── INPUT RECORDS
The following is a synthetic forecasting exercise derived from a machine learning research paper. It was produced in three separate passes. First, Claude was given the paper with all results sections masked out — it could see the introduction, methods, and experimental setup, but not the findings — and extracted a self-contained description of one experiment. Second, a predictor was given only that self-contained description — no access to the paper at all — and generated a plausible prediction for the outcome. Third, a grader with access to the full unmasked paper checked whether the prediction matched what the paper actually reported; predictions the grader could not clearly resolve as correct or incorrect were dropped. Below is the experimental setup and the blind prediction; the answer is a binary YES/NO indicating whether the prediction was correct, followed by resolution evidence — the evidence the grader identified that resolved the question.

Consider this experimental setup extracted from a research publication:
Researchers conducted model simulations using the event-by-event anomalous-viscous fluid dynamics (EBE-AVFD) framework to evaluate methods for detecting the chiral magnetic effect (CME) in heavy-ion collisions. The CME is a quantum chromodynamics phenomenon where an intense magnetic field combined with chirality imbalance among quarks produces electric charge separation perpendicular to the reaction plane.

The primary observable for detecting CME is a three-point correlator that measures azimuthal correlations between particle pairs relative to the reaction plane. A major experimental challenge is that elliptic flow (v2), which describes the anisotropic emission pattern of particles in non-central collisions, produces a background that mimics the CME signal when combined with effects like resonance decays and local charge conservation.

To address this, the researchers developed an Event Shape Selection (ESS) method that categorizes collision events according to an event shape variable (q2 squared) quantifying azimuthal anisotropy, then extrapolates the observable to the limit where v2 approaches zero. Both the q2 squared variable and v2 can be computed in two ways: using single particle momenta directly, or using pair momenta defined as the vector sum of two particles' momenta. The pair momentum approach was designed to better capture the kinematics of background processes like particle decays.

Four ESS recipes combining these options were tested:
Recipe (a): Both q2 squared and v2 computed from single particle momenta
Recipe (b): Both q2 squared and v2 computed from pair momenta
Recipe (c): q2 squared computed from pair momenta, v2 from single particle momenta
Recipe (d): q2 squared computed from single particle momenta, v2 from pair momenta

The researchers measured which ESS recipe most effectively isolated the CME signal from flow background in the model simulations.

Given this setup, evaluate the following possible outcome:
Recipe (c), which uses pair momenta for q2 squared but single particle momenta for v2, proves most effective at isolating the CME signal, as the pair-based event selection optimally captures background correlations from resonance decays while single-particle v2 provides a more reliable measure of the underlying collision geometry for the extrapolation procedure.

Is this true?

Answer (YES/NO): YES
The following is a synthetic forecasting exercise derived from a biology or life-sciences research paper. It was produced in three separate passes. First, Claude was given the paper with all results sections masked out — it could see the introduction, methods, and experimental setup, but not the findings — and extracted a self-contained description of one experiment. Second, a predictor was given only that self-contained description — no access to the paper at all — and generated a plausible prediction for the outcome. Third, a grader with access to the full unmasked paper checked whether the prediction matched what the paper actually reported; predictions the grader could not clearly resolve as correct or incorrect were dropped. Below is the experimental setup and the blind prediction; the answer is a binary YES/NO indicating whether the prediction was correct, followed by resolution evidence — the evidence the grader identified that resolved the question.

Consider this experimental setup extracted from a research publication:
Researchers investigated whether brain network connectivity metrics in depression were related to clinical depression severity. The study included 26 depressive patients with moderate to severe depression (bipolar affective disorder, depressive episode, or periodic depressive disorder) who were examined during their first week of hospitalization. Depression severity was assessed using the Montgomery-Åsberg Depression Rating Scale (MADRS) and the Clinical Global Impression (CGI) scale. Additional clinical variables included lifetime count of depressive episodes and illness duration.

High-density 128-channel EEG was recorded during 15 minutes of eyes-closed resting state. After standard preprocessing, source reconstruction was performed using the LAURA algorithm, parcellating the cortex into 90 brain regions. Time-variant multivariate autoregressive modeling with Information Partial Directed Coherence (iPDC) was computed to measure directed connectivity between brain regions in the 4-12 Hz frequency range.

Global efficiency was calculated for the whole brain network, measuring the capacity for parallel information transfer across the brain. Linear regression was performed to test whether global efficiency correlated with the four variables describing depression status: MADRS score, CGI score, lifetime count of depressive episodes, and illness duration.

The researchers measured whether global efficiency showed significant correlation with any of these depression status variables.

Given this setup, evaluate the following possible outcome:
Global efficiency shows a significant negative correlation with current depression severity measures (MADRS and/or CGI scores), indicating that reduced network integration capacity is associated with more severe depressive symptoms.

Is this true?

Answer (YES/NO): NO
────
**EXERCISE DESCRIPTION:**
Write out all the data again, exactly as it appears.

**EXERCISE OUTPUT:**
The following is a synthetic forecasting exercise derived from a machine learning research paper. It was produced in three separate passes. First, Claude was given the paper with all results sections masked out — it could see the introduction, methods, and experimental setup, but not the findings — and extracted a self-contained description of one experiment. Second, a predictor was given only that self-contained description — no access to the paper at all — and generated a plausible prediction for the outcome. Third, a grader with access to the full unmasked paper checked whether the prediction matched what the paper actually reported; predictions the grader could not clearly resolve as correct or incorrect were dropped. Below is the experimental setup and the blind prediction; the answer is a binary YES/NO indicating whether the prediction was correct, followed by resolution evidence — the evidence the grader identified that resolved the question.

Consider this experimental setup extracted from a research publication:
Researchers conducted model simulations using the event-by-event anomalous-viscous fluid dynamics (EBE-AVFD) framework to evaluate methods for detecting the chiral magnetic effect (CME) in heavy-ion collisions. The CME is a quantum chromodynamics phenomenon where an intense magnetic field combined with chirality imbalance among quarks produces electric charge separation perpendicular to the reaction plane.

The primary observable for detecting CME is a three-point correlator that measures azimuthal correlations between particle pairs relative to the reaction plane. A major experimental challenge is that elliptic flow (v2), which describes the anisotropic emission pattern of particles in non-central collisions, produces a background that mimics the CME signal when combined with effects like resonance decays and local charge conservation.

To address this, the researchers developed an Event Shape Selection (ESS) method that categorizes collision events according to an event shape variable (q2 squared) quantifying azimuthal anisotropy, then extrapolates the observable to the limit where v2 approaches zero. Both the q2 squared variable and v2 can be computed in two ways: using single particle momenta directly, or using pair momenta defined as the vector sum of two particles' momenta. The pair momentum approach was designed to better capture the kinematics of background processes like particle decays.

Four ESS recipes combining these options were tested:
Recipe (a): Both q2 squared and v2 computed from single particle momenta
Recipe (b): Both q2 squared and v2 computed from pair momenta
Recipe (c): q2 squared computed from pair momenta, v2 from single particle momenta
Recipe (d): q2 squared computed from single particle momenta, v2 from pair momenta

The researchers measured which ESS recipe most effectively isolated the CME signal from flow background in the model simulations.

Given this setup, evaluate the following possible outcome:
Recipe (c), which uses pair momenta for q2 squared but single particle momenta for v2, proves most effective at isolating the CME signal, as the pair-based event selection optimally captures background correlations from resonance decays while single-particle v2 provides a more reliable measure of the underlying collision geometry for the extrapolation procedure.

Is this true?

Answer (YES/NO): YES
The following is a synthetic forecasting exercise derived from a biology or life-sciences research paper. It was produced in three separate passes. First, Claude was given the paper with all results sections masked out — it could see the introduction, methods, and experimental setup, but not the findings — and extracted a self-contained description of one experiment. Second, a predictor was given only that self-contained description — no access to the paper at all — and generated a plausible prediction for the outcome. Third, a grader with access to the full unmasked paper checked whether the prediction matched what the paper actually reported; predictions the grader could not clearly resolve as correct or incorrect were dropped. Below is the experimental setup and the blind prediction; the answer is a binary YES/NO indicating whether the prediction was correct, followed by resolution evidence — the evidence the grader identified that resolved the question.

Consider this experimental setup extracted from a research publication:
Researchers investigated whether brain network connectivity metrics in depression were related to clinical depression severity. The study included 26 depressive patients with moderate to severe depression (bipolar affective disorder, depressive episode, or periodic depressive disorder) who were examined during their first week of hospitalization. Depression severity was assessed using the Montgomery-Åsberg Depression Rating Scale (MADRS) and the Clinical Global Impression (CGI) scale. Additional clinical variables included lifetime count of depressive episodes and illness duration.

High-density 128-channel EEG was recorded during 15 minutes of eyes-closed resting state. After standard preprocessing, source reconstruction was performed using the LAURA algorithm, parcellating the cortex into 90 brain regions. Time-variant multivariate autoregressive modeling with Information Partial Directed Coherence (iPDC) was computed to measure directed connectivity between brain regions in the 4-12 Hz frequency range.

Global efficiency was calculated for the whole brain network, measuring the capacity for parallel information transfer across the brain. Linear regression was performed to test whether global efficiency correlated with the four variables describing depression status: MADRS score, CGI score, lifetime count of depressive episodes, and illness duration.

The researchers measured whether global efficiency showed significant correlation with any of these depression status variables.

Given this setup, evaluate the following possible outcome:
Global efficiency shows a significant negative correlation with current depression severity measures (MADRS and/or CGI scores), indicating that reduced network integration capacity is associated with more severe depressive symptoms.

Is this true?

Answer (YES/NO): NO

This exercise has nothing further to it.